= Task instructions =
In the entries below, repeat only the lines between those holding "PRODUCT DESCRIPTION" and "1.With the same", inclusive. Leave pictures out.

= Recorded information =
■ ■ ■ ■

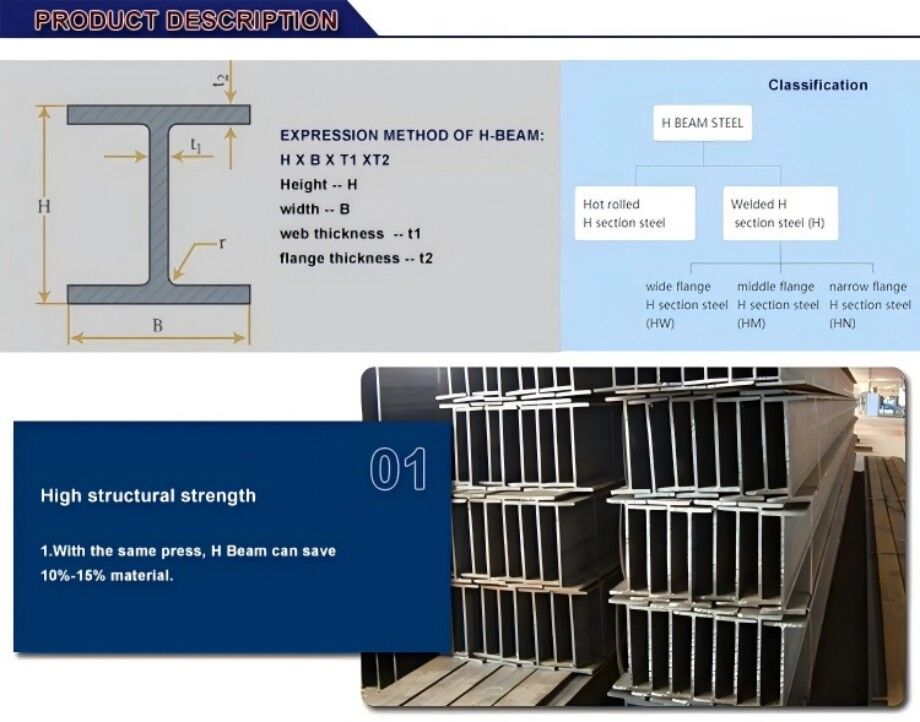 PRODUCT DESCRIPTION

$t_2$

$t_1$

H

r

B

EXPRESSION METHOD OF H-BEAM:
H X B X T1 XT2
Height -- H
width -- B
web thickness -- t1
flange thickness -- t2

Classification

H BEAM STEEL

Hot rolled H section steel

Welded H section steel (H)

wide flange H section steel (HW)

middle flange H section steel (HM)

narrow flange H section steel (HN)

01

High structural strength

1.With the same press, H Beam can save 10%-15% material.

■ ■ ■ ■

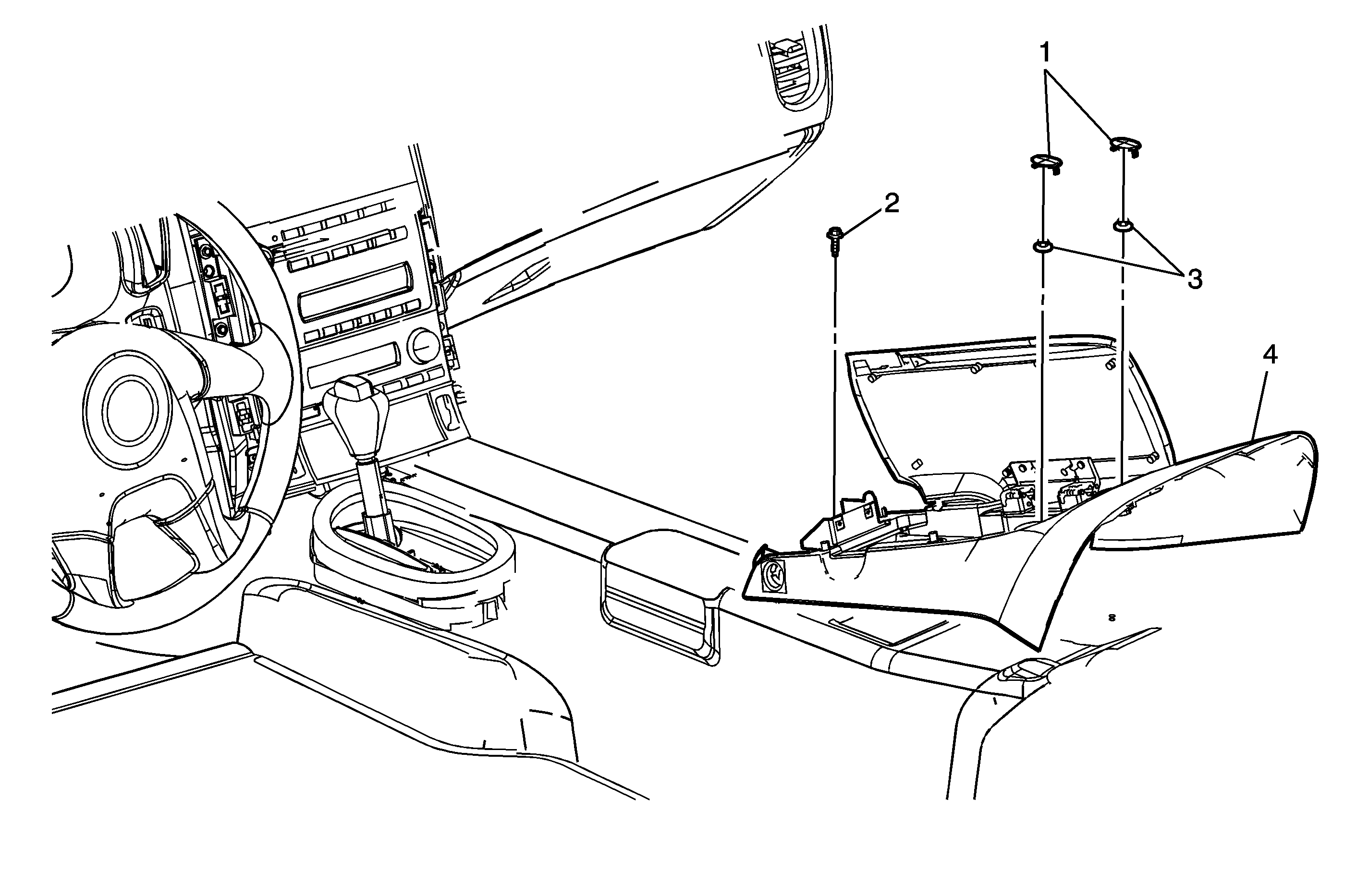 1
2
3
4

■ ■ ■ ■

= Task solution =
 PRODUCT DESCRIPTION

$t_2$

$t_1$

H

r

B

EXPRESSION METHOD OF H-BEAM:
H X B X T1 XT2
Height -- H
width -- B
web thickness -- t1
flange thickness -- t2

Classification

H BEAM STEEL

Hot rolled H section steel

Welded H section steel (H)

wide flange H section steel (HW)

middle flange H section steel (HM)

narrow flange H section steel (HN)

01

High structural strength

1.With the same press, H Beam can save 10%-15% material.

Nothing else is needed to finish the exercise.